乌以沉担忧道:“你最近都迷迷糊糊的,是不是有什么心事啊?”
计江淮下意识捂住了自己的左手臂,他说:“我没事,就是有点累而已,过几天就好了。”
乌以沉一针见血道:“是不是跟除夕那天晚上发生的事情有关?”
仔细想想从除夕那天开始计江淮的状态就变得很奇怪,乌以沉想问那天晚上发生的事情都会被推脱回避,最让乌以沉奇怪的地方就是当时计江淮是跪在地上的,不像是摔倒也不像是被人胁迫。
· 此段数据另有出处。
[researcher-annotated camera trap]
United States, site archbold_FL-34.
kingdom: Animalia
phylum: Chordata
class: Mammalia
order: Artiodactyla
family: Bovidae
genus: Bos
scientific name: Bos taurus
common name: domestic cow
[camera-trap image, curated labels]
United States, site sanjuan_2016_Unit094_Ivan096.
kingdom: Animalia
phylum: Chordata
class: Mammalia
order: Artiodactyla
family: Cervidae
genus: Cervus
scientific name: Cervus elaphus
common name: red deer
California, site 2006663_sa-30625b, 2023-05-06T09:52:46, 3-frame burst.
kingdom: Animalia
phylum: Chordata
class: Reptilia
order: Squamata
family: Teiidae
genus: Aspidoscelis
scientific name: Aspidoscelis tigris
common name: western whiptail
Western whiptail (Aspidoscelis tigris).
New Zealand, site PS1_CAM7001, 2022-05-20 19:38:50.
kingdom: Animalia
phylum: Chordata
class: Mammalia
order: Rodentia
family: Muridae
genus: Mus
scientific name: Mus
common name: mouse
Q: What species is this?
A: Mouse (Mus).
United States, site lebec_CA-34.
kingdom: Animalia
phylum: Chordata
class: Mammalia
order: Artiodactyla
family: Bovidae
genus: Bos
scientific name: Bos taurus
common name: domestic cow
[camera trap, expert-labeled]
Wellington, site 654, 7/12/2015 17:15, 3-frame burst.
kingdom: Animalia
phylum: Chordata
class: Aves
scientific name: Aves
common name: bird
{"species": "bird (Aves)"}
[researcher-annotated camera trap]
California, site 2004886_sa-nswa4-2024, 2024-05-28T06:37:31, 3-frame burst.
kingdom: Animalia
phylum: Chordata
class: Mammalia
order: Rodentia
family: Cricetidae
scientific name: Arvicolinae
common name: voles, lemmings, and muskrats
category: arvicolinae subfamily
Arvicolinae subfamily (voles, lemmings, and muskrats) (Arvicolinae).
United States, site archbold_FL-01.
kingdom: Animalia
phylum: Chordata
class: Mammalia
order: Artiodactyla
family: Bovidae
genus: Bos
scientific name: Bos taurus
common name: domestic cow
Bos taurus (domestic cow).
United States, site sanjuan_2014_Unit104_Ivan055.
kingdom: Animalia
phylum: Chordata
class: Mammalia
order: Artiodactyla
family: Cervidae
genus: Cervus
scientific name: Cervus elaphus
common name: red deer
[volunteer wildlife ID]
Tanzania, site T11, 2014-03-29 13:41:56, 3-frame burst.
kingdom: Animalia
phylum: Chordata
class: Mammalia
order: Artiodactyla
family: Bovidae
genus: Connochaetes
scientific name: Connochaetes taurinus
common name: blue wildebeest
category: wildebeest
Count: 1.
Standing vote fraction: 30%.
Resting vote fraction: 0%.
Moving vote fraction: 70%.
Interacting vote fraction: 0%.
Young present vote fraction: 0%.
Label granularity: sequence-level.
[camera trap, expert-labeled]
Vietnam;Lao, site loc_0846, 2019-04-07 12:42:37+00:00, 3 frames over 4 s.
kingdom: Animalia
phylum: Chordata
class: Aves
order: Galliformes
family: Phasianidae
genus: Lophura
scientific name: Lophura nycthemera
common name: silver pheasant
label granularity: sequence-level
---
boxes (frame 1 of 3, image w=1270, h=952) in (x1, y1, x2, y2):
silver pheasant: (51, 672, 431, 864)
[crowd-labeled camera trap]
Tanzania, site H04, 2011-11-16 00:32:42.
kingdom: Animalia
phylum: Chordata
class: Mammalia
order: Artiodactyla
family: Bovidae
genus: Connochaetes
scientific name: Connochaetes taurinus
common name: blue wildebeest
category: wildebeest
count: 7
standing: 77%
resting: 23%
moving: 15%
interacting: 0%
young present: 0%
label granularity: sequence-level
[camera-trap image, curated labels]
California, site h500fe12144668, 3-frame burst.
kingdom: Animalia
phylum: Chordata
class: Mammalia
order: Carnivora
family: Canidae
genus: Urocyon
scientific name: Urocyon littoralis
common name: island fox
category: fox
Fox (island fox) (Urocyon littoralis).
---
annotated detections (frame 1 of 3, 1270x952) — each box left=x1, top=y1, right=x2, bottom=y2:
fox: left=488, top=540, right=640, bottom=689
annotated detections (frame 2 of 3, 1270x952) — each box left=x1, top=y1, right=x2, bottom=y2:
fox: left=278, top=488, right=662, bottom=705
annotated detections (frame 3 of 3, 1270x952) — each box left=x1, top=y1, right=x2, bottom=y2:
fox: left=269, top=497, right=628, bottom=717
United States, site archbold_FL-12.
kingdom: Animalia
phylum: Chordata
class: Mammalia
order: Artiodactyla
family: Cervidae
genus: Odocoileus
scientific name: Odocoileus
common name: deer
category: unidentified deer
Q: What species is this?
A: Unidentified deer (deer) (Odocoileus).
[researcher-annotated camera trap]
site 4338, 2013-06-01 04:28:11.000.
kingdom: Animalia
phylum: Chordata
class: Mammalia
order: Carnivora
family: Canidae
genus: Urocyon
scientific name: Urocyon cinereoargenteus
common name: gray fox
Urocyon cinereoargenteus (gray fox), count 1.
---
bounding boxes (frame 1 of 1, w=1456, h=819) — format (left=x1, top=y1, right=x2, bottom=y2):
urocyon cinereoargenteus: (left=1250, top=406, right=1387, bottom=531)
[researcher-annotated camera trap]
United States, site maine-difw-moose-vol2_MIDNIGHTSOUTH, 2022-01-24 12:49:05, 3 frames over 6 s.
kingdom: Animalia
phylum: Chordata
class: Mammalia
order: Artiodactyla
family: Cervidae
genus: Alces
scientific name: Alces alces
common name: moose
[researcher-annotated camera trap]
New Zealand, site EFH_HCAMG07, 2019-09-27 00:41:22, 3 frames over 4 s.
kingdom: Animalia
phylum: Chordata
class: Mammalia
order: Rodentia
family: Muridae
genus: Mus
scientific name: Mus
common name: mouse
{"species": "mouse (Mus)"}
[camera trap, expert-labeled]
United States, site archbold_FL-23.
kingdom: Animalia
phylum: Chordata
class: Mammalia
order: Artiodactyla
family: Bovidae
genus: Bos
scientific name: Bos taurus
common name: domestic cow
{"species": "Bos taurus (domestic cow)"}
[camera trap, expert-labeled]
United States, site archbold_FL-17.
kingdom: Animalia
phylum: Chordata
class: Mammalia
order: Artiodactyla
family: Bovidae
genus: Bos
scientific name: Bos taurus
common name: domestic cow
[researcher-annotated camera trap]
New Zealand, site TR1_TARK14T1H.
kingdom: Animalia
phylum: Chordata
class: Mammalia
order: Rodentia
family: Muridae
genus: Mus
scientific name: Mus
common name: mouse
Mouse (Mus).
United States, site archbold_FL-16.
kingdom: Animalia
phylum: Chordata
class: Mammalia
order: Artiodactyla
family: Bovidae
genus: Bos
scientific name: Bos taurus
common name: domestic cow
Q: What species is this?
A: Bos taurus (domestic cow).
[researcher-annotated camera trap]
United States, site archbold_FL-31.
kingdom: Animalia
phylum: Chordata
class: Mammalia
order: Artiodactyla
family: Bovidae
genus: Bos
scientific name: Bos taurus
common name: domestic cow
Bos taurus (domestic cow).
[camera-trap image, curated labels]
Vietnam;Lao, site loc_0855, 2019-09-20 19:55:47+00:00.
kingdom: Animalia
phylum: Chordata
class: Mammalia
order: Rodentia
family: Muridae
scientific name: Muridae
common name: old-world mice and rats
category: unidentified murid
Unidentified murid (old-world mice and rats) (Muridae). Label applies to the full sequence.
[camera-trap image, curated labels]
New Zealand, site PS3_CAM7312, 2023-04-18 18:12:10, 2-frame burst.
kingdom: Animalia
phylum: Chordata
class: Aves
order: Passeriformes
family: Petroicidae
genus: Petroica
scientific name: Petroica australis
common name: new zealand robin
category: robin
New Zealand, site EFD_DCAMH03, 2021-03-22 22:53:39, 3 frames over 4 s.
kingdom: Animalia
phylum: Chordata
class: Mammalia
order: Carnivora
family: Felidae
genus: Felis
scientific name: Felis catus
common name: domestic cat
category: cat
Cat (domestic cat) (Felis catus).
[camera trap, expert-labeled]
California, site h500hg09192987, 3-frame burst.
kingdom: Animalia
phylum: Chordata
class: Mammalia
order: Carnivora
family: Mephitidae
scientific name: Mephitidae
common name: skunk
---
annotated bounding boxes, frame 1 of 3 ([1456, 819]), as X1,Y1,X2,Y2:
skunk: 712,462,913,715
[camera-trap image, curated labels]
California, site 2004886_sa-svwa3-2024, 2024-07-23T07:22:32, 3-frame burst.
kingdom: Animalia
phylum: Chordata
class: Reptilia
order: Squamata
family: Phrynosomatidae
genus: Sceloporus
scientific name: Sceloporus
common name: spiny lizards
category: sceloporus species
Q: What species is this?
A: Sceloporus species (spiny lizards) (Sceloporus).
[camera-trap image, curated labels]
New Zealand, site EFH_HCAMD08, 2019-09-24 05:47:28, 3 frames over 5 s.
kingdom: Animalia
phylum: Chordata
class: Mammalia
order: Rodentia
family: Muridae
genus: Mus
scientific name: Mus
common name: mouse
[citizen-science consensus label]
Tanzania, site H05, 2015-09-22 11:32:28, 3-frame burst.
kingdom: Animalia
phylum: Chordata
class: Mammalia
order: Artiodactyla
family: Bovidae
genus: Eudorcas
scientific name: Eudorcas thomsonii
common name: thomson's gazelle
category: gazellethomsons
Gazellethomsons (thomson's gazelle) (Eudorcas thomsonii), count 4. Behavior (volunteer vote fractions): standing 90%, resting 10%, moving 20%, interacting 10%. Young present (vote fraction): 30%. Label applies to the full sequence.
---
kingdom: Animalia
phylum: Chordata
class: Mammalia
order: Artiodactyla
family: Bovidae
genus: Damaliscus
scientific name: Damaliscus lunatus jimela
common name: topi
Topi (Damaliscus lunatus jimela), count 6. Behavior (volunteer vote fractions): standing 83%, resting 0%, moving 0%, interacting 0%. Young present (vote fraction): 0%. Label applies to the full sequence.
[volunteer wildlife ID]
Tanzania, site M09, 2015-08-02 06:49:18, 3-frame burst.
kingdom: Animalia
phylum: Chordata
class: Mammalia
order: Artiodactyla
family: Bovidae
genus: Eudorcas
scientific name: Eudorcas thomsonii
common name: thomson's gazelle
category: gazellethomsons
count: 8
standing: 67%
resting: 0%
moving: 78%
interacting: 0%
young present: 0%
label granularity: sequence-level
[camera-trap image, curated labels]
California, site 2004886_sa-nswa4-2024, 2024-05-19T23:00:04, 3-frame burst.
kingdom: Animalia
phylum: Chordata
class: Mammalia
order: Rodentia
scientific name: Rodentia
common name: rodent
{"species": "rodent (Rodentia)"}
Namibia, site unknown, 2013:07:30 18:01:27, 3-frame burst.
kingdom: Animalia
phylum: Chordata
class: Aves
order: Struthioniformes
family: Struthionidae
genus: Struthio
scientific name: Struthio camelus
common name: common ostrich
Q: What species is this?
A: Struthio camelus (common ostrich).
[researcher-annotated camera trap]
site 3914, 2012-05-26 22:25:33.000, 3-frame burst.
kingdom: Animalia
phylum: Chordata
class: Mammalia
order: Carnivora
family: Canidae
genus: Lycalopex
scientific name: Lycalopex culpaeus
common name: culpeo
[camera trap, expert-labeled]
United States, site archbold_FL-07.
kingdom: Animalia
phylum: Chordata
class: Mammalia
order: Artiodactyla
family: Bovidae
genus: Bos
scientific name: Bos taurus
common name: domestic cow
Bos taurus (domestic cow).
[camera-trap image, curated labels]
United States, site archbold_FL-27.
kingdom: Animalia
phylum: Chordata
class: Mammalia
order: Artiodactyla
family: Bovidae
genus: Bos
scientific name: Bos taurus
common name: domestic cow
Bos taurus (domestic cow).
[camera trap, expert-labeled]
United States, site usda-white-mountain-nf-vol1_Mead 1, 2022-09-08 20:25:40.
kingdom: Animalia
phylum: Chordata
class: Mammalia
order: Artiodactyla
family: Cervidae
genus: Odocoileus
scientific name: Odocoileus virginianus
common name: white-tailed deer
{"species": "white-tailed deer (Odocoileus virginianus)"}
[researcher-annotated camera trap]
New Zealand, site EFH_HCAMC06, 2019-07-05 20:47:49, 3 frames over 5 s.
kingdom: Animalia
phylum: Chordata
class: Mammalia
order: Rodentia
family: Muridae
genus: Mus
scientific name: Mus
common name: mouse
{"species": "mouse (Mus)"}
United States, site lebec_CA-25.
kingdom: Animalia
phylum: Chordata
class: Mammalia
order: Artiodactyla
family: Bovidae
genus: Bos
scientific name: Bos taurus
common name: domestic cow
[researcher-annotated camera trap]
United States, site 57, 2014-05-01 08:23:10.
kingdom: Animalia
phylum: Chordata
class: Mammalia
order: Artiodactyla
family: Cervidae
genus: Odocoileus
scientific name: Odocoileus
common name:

计江淮偏过头,又是一副不想多说的态度,乌以沉拽着他的手让他坐下来,乌以沉摸着他的脖子,语气稍微强硬了一些,他问:“那个男的是你前任吧,你直接跟我说我也不会生气的,你到底为什么不想让我知道?”
计江淮摇摇头,他解释道:“不是不想让你知道,是我不想说,我一说就会很难受,所以你不要问了。”
乌以沉捏紧了计江淮的后颈,像揪着一只哆哆嗦嗦的猫。
乌以沉贴着他的脸,直白道:“你说出来会难受,不说就不会难受吗?你分明已经难受成这样了,不如有什么话就直接说出来吧。”
计江淮的脸色还在犹豫,乌以沉继续说道:“你不会以为你就在这里待几周就走吧?我没打算放你走的,而且我们现在是情侣啊,你说的话我都会听的,你把所有事情都瞒着我一个人承担,那我算什么?我跟你那些嫖客有什么区别?”
计江淮的脸色变得慌张,他急于反驳乌以沉的话,又生怕是他自作多情,他说:“我没有把你当嫖客,现在没有……我只是觉得那些事情都过去了,不值得再拿出来说,而且我怕你会不理解……”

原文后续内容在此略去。